____ PAGE TEXT

Sinister: B&S and the flaming hand

William Harris wmh74 at xxx.com
Mon Jul 17 01:55:15 BST 2000


Comrades. Thought I'd take a plunge into the slightly frightening and 
sinister world here as I got out of the nursury a week or so ago. Yes...yet 
another babe. I suppose I could chime in about the whole Floyd thread, but 
you all seem to be doing quite nicely on that front. Instead, I think I'll 
just tell a little story about how B&S found me (or vice versa). If you get 
annoyed at silly stories, please skip this post.

About three years ago, I was sitting in the vulgar and shady backyard of my 
friend's parents place (she had just graduated college or something and we 
were all celebrating). I didn't really know a lot of the people there and 
those that I did know, I tried to avoid. Another friend of mind (Josh) was 
there and so we retired to the corner of the yard with our beverages and 
started to shoot the proverbial breeze, etc.

The night wore on and on and Josh started to tell me of this wonderful, 
shiny new CD he had bought (B&S of course--IYFS). When he went to go get the 
CD from his car or wherever he had the thing stashed (perhaps I'd rather not 
know this) and retrieve a portable CD player, a few other folks wandered by.

________

— PROBLEMS AND TASKS —
1/ Answer these questions using the post about how the writer came to B&S:
(a) On what day of the week was the post sent?
(b) Who did the writer retire to the corner of the yard with?
(c) What had Josh bought?
2/ Retype the lines of the records starting at the first line and ending at the line that contains "is farthest from".

____ DATA SHOWN

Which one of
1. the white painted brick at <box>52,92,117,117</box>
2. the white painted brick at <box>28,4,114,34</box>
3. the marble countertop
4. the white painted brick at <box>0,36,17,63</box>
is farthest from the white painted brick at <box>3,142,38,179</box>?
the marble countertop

________

— FULL ANSWERS —
1/
(a) Monday
(b) Josh
(c) A shiny new CD by B&S

2/
Which one of
1. the white painted brick at <box>52,92,117,117</box>
2. the white painted brick at <box>28,4,114,34</box>
3. the marble countertop
4. the white painted brick at <box>0,36,17,63</box>
is farthest from the white painted brick at <box>3,142,38,179</box>?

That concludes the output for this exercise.